Their results showing no long-term mortality benefit of preoperative coronary artery revascularization may come as a surprise to many physicians. Their results are, however, in keeping with evidence that most perioperative cardiovascular events probably originate in coronary arteries with nonhemodynamically significant stenoses (i.e., < 70%) (2).

The CARP trial shows that patients receiving vascular surgery have a substantial risk for death and MI ≤ 30 days of surgery (10%) and for death (23%) during a median 2.7 years of follow-up. These results highlight the need for large RCTs to identify effective interventions.

Unfortunately, strong evidence in support of prophylactic intervention (including β-blocker therapy) for preventing major cardiovascular events in patients who are receiving noncardiac surgery does not exist (3, 4). Investigators need to follow the lead of McFalls and colleagues and initiate trials to further evaluate perioperative interventions.

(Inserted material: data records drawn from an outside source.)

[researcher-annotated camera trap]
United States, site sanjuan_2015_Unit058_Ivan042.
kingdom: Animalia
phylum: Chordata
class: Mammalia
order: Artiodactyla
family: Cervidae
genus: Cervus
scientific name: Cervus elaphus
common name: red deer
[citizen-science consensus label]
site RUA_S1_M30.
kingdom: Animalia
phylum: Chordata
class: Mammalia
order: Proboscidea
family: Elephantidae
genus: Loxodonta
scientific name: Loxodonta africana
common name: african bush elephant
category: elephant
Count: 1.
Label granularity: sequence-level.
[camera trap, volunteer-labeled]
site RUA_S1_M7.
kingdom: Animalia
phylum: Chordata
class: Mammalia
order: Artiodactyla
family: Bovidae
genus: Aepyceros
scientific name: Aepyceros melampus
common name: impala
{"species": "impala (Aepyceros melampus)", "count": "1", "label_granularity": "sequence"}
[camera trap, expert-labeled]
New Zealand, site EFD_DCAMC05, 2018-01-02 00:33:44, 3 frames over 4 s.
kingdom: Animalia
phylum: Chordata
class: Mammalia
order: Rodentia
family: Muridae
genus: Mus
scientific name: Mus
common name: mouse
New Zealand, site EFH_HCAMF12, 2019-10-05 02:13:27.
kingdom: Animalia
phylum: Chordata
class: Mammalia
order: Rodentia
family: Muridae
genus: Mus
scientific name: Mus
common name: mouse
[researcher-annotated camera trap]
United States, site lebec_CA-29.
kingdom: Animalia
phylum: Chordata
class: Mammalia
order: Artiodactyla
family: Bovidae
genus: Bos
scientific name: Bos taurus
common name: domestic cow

Based on findings from the CARP trial, physicians should avoid preoperative coronary artery revascularization in patients with stable CAD who are receiving vascular surgery, even if a hemodynamically significant stenosis is identified by angiography or suggested by nuclear studies.

P. J. Devereaux, MD
Claudio S. Cinà, MD
McMaster University
Hamilton, Ontario, Canada

G. Malaga Rodriguez, MD
Hospital Nacional Cayetano Heredia
Lima, Peru


1. Foster ED, Davis KB, Carpenter JA, Abele S, Fray D. Risk of noncardiac operation in patients with defined coronary disease: The Coronary Artery Surgery Study (CASS) registry experience. Ann Thorac Surg. 1986;41:42-50. [PubMed ID: 3484621]

2. Ellis SG, Hertzer NR, Young JR, Brener S. Angiographic correlates of cardiac death and myocardial infarction complicating major nonthoracic vascular surgery. Am J Cardiol. 1996;77:1126-8. [PubMed ID: 8644673]

3. Devereaux PJ, Leslie K, Yang H. The effect of perioperative beta-blockers on patients undergoing noncardiac surgery: is the answer in? [Editorial]. Can J Anaesth. 2004;51:749-55. [PubMed ID: 15470162]

4. Yang H, Raymer K, Butler R, Parlow J, Roberts R. Metoprol after vascular surgery (MaVS) (abstract). Can J Anaesth. 2004;51(Supp 1):A7.